As for why they only went 50 bps, I’m going to guess that it is due to their worries about the housing market where many have adjustable rate mortgages (The Canada Mortgage and Housing Corp said that about 50% of home buyers went for ARM’s in the last 6 months of 2021 vs 34% in the 1st half of 2021) but they did say in their statement, “The Bank expects CPI inflation to ease as higher interest rates help rebalance demand and supply, price pressures from global supply disruptions fade, and the past effects of higher commodity prices dissipate.”
The Canadian dollar reversed lower immediately following the news but is only down slightly. The 2 yr yield is lower by 24 bps to 3.91%, a 3 week low.
The ECB is expected to hike by 75 bps tomorrow and off a base deposit rate of .75%, I don’t expect them to flinch like the BoC just did.
Intraday CAD move
New home sales in September totaled 603k, 23k more than anticipated and vs 677k in August which was revised lower by 8k. Smoothing out this volatile data point has the 3 month average at 608k vs the 6 month average of the same 608k, the one yr average of 687k and the 2021 average of 769k. For perspective, it averaged 683k in 2019. Months’ supply (where not all of these homes are done) was 9.2, remaining very elevated.
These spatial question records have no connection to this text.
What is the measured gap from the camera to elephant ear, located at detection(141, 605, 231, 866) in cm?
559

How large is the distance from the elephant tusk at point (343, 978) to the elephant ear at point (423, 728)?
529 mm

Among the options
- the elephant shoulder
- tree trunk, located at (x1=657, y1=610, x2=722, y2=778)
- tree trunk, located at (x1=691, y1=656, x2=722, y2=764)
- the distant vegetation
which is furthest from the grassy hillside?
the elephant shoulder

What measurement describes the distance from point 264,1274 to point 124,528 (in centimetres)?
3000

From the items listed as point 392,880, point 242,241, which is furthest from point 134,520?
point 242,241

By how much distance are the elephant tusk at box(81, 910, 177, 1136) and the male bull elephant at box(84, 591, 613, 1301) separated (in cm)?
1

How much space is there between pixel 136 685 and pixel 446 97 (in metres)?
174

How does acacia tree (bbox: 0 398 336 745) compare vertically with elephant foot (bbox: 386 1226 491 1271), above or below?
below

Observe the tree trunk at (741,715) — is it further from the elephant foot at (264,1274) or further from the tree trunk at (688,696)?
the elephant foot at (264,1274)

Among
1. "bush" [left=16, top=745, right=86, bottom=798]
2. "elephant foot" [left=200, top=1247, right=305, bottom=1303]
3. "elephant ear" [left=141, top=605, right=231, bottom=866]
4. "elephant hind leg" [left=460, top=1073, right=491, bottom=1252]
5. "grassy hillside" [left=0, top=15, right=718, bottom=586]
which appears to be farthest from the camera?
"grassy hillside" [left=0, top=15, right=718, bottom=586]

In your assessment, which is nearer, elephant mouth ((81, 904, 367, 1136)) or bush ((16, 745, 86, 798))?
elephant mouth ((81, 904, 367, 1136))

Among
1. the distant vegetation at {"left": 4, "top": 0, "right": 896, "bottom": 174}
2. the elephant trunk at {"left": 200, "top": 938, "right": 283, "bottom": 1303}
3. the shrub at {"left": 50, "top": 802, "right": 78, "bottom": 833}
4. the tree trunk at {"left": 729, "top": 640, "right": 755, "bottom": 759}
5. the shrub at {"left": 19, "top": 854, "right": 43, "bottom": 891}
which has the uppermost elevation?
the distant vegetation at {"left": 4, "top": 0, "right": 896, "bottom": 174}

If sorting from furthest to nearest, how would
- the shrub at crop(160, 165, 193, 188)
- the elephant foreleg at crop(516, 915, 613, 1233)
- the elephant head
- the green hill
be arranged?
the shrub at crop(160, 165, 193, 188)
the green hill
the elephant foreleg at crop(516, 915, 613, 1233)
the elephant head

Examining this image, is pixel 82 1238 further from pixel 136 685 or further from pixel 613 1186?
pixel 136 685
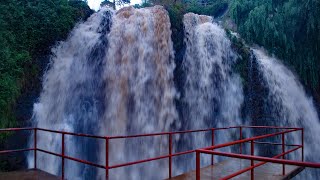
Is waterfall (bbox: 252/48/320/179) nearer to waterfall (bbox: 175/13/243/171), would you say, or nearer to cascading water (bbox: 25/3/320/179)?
cascading water (bbox: 25/3/320/179)

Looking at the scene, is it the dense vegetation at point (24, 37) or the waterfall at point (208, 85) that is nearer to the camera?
the dense vegetation at point (24, 37)

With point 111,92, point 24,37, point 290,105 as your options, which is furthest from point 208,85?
point 24,37

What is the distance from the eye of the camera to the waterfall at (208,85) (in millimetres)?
Result: 14273

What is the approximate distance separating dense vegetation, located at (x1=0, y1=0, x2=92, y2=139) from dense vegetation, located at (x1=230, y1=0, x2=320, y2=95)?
867 cm

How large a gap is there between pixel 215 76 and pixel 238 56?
197 cm

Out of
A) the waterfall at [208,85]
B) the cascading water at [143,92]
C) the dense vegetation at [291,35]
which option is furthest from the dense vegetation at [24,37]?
the dense vegetation at [291,35]

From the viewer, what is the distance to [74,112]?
12312mm

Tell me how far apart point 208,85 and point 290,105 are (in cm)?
397

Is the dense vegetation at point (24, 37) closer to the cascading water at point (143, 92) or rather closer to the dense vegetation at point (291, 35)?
the cascading water at point (143, 92)

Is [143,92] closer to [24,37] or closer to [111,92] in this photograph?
[111,92]

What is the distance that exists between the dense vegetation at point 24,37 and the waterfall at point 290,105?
927 cm

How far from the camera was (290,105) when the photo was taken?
15086mm

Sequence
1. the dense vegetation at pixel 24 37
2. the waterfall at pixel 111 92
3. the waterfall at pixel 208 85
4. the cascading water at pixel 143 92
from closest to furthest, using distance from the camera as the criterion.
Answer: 1. the dense vegetation at pixel 24 37
2. the waterfall at pixel 111 92
3. the cascading water at pixel 143 92
4. the waterfall at pixel 208 85

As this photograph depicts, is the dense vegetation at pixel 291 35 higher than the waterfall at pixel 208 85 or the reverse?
higher
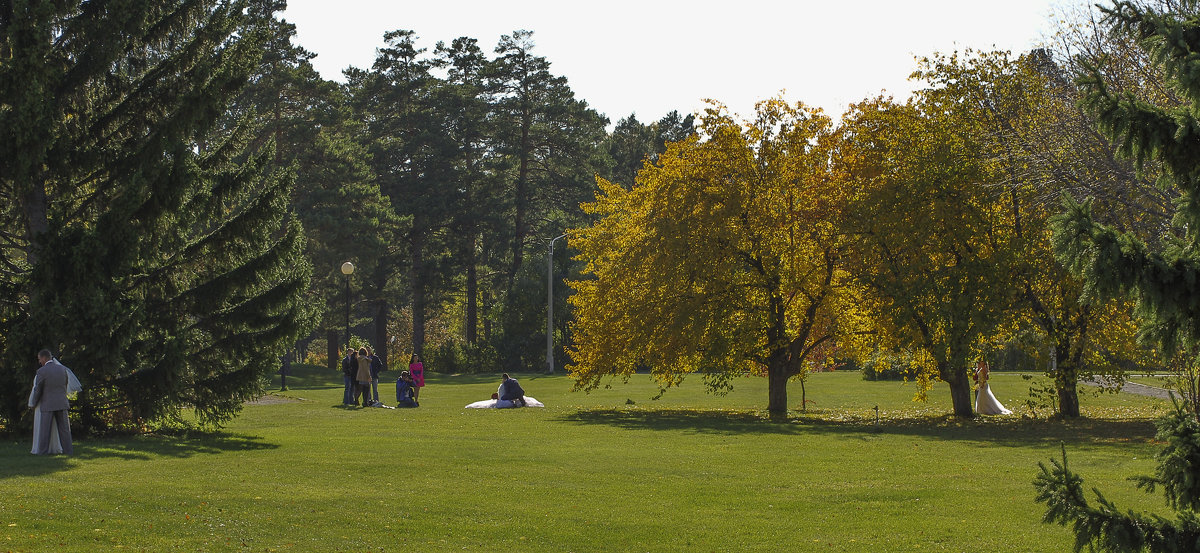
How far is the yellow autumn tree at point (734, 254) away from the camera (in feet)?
96.5

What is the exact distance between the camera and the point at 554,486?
14.7 meters

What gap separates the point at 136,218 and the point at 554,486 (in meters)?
9.62

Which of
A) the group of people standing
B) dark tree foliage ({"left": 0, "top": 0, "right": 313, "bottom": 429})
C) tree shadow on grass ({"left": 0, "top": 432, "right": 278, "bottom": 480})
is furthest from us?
the group of people standing

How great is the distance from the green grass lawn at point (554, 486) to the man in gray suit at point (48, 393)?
0.40 meters

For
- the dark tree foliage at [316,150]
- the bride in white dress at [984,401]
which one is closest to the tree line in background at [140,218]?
the bride in white dress at [984,401]

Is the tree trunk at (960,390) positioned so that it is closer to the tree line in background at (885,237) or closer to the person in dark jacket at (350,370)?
the tree line in background at (885,237)

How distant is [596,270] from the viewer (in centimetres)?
3306

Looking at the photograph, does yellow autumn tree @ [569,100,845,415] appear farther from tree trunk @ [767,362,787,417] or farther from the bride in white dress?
the bride in white dress

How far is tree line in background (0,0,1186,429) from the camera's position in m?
18.7

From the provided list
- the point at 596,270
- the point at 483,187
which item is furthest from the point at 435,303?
the point at 596,270

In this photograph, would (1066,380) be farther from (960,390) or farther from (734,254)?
(734,254)

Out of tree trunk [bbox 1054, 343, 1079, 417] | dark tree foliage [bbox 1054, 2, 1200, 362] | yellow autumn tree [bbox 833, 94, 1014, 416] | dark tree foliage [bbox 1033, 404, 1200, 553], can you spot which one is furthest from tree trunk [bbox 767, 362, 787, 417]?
dark tree foliage [bbox 1033, 404, 1200, 553]

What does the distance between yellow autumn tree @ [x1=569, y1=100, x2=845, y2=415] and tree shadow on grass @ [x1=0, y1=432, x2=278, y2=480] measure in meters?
12.6

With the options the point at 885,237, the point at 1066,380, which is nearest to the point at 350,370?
the point at 885,237
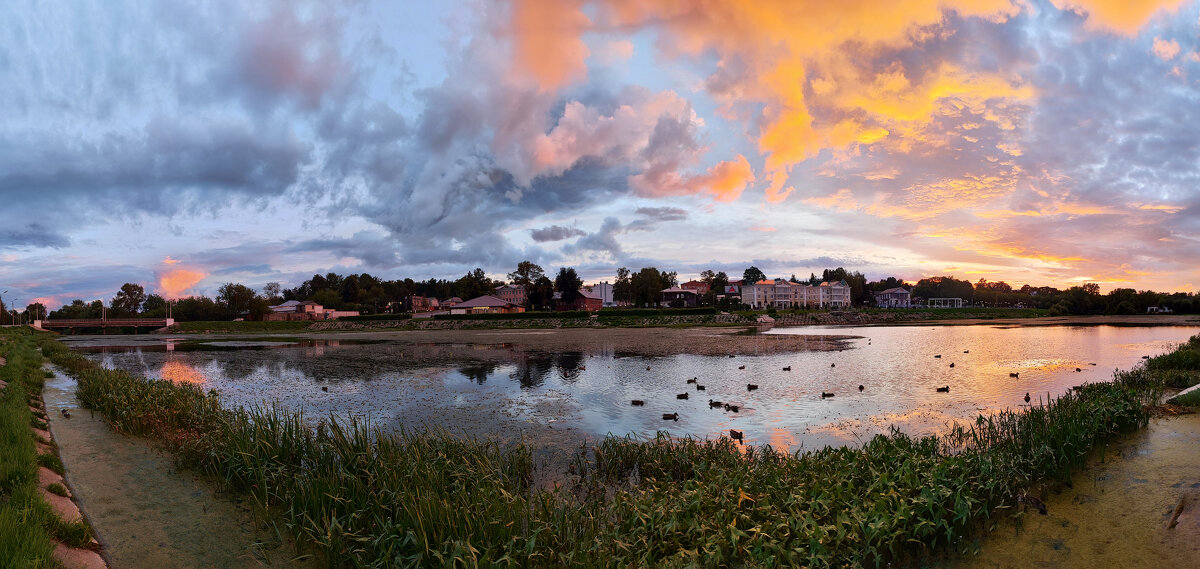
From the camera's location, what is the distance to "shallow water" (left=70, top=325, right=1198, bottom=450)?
1498 cm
The median home price rose 14% y/o/y but also very volatile as mix skews it month to month.
The think the visual below of the number of new home sales is a good bottom line since we are clear on the macro picture for housing and the affordability challenges.
New Home Sales
Lastly, ahead of tomorrow’s GDP print, expect a cut to Q3 GDP estimates after the higher than expected September goods trade balance and slightly smaller than expected rise in wholesale inventories.